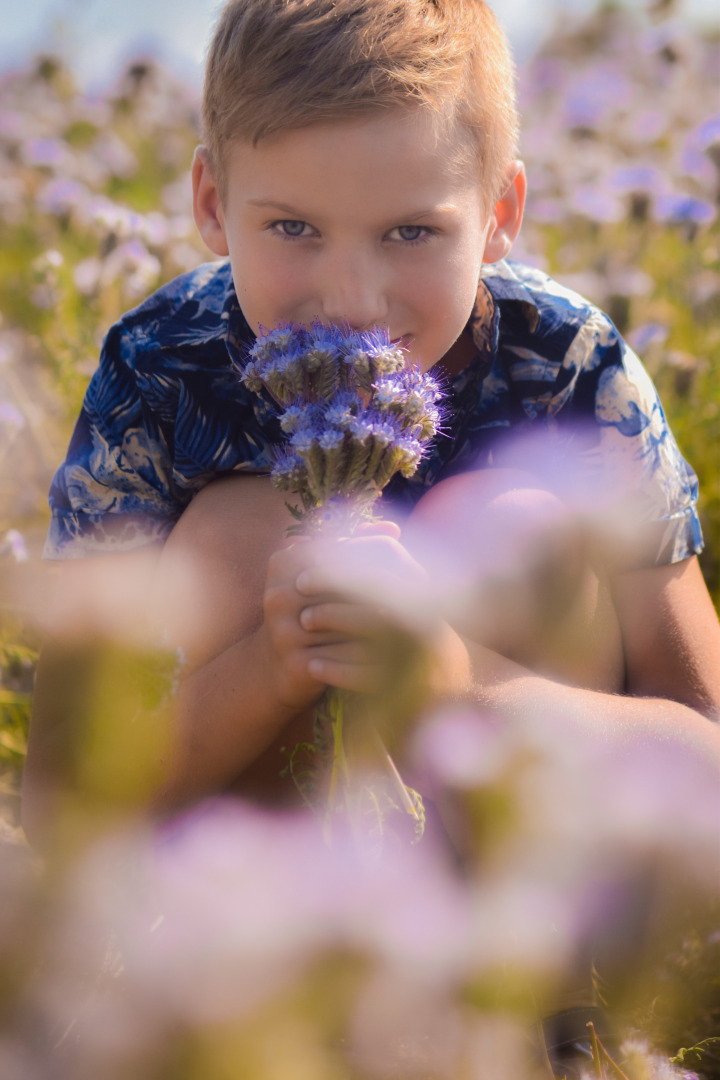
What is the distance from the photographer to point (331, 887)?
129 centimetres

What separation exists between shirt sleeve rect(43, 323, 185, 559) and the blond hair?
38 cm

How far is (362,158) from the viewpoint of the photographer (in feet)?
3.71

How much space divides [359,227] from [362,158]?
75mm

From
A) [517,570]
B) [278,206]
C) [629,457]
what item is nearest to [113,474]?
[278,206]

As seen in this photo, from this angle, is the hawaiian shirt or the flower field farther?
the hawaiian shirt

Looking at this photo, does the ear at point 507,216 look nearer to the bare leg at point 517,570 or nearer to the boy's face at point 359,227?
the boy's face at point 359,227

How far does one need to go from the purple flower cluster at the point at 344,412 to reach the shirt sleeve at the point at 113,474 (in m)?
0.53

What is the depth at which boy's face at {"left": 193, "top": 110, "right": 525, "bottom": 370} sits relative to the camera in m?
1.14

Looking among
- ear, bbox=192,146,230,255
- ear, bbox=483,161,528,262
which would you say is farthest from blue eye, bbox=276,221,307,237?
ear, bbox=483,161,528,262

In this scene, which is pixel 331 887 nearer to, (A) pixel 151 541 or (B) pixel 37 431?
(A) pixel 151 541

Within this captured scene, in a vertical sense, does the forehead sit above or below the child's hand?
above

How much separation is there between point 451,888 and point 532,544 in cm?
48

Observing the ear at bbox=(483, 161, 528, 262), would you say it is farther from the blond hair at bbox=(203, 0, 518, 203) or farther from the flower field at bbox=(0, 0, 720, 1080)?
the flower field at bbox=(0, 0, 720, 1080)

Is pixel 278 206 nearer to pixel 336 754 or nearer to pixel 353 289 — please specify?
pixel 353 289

******************************

DIRECTIONS
Find the line that contains "Within this captured". Repeat it and every line after it, exactly as written, up to and including the last line of the records above.

COMPLETED EXERCISE
Within this captured scene, in a vertical sense, does the forehead sit above or below the child's hand?
above

How much separation is there between point 451,888 and point 532,544 in cm?
48

Observing the ear at bbox=(483, 161, 528, 262), would you say it is farther from the blond hair at bbox=(203, 0, 518, 203) or farther from the flower field at bbox=(0, 0, 720, 1080)?
the flower field at bbox=(0, 0, 720, 1080)

Is pixel 278 206 nearer to pixel 336 754 or nearer to pixel 353 289 — please specify?
pixel 353 289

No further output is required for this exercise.